• WHAT THE TASK REQUIRES: Recast every line of the listing below as a JSON list of strings, one string per line. Leave out the blank lines and the pictures.

• RECORD LIST:
— BEGIN —

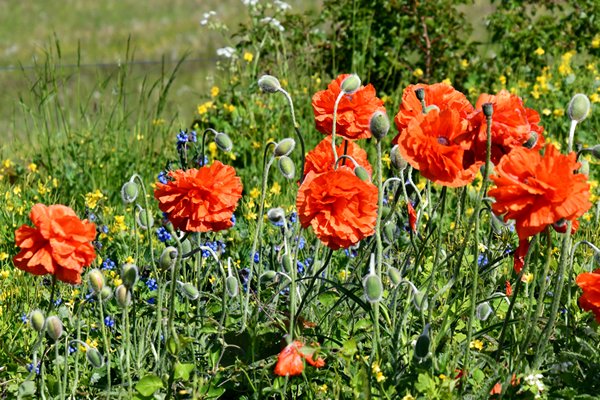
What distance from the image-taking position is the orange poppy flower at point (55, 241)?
193 cm

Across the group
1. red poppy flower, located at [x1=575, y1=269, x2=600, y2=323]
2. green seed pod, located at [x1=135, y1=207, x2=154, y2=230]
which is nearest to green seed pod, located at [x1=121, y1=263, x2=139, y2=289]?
green seed pod, located at [x1=135, y1=207, x2=154, y2=230]

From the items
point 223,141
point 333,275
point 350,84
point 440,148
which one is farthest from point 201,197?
point 333,275

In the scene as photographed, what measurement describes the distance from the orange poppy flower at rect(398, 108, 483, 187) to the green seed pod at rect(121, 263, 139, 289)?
605 mm

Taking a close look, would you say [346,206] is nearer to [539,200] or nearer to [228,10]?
[539,200]

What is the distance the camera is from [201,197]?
7.48 feet

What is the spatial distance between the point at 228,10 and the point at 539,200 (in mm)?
14151

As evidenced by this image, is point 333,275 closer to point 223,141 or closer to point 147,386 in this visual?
point 223,141

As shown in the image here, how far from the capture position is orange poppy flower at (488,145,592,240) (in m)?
1.80

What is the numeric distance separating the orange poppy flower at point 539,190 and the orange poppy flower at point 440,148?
0.14 meters

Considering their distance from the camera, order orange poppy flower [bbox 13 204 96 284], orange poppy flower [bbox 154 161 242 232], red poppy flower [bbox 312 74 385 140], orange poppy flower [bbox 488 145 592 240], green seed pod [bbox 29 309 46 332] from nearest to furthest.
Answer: orange poppy flower [bbox 488 145 592 240], orange poppy flower [bbox 13 204 96 284], green seed pod [bbox 29 309 46 332], orange poppy flower [bbox 154 161 242 232], red poppy flower [bbox 312 74 385 140]

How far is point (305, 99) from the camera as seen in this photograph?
4.86 meters

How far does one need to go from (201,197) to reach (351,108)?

— END —

• THE RESPONSE:
[
  "What distance from the image-taking position is the orange poppy flower at point (55, 241)?",
  "193 cm",
  "Across the group",
  "1. red poppy flower, located at [x1=575, y1=269, x2=600, y2=323]",
  "2. green seed pod, located at [x1=135, y1=207, x2=154, y2=230]",
  "which is nearest to green seed pod, located at [x1=121, y1=263, x2=139, y2=289]?",
  "green seed pod, located at [x1=135, y1=207, x2=154, y2=230]",
  "From the items",
  "point 223,141",
  "point 333,275",
  "point 350,84",
  "point 440,148",
  "which one is farthest from point 201,197?",
  "point 333,275",
  "In the scene as photographed, what measurement describes the distance from the orange poppy flower at rect(398, 108, 483, 187) to the green seed pod at rect(121, 263, 139, 289)?",
  "605 mm",
  "Taking a close look, would you say [346,206] is nearer to [539,200] or nearer to [228,10]?",
  "[539,200]",
  "What is the distance the camera is from [201,197]?",
  "7.48 feet",
  "What is the spatial distance between the point at 228,10 and the point at 539,200 (in mm)?",
  "14151",
  "As evidenced by this image, is point 333,275 closer to point 223,141 or closer to point 147,386 in this visual?",
  "point 223,141",
  "As shown in the image here, how far from the capture position is orange poppy flower at (488,145,592,240) (in m)?",
  "1.80",
  "What is the numeric distance separating the orange poppy flower at point 539,190 and the orange poppy flower at point 440,148?",
  "0.14 meters",
  "Considering their distance from the camera, order orange poppy flower [bbox 13 204 96 284], orange poppy flower [bbox 154 161 242 232], red poppy flower [bbox 312 74 385 140], orange poppy flower [bbox 488 145 592 240], green seed pod [bbox 29 309 46 332] from nearest to furthest.",
  "Answer: orange poppy flower [bbox 488 145 592 240], orange poppy flower [bbox 13 204 96 284], green seed pod [bbox 29 309 46 332], orange poppy flower [bbox 154 161 242 232], red poppy flower [bbox 312 74 385 140]",
  "How far is point (305, 99) from the camera as seen in this photograph?",
  "4.86 meters",
  "How far does one need to go from (201,197) to reach (351,108)?"
]